— START OF Records to process —
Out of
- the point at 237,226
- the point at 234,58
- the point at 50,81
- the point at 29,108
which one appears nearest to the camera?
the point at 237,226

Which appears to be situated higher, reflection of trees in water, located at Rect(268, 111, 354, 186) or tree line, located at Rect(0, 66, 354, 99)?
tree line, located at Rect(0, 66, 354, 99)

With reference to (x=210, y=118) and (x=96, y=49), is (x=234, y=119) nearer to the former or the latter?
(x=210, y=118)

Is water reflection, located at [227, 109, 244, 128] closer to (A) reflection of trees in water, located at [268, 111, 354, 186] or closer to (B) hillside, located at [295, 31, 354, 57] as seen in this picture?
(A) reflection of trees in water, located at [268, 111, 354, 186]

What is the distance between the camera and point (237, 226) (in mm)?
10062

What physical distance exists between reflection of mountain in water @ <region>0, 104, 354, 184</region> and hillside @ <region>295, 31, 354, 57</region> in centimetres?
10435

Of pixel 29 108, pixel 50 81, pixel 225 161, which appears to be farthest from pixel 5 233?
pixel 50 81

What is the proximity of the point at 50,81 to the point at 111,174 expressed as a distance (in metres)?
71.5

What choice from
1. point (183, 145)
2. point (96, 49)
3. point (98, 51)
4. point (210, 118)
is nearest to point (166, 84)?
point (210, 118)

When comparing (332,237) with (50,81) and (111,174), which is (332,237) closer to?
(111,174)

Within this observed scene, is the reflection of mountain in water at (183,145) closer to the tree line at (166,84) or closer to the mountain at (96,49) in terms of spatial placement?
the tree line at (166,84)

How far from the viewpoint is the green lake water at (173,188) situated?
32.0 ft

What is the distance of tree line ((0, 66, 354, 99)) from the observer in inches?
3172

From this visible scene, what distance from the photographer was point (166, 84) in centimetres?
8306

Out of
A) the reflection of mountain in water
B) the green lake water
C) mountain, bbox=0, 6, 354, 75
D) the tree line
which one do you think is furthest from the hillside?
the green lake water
— END OF Records to process —
**Written instruction**.
Report each line above that contains the string "scene". Copy those lines in full.

**Solution for this exercise**.
Within this observed scene, is the reflection of mountain in water at (183,145) closer to the tree line at (166,84) or closer to the mountain at (96,49) in terms of spatial placement?
From this visible scene, what distance from the photographer was point (166, 84) in centimetres?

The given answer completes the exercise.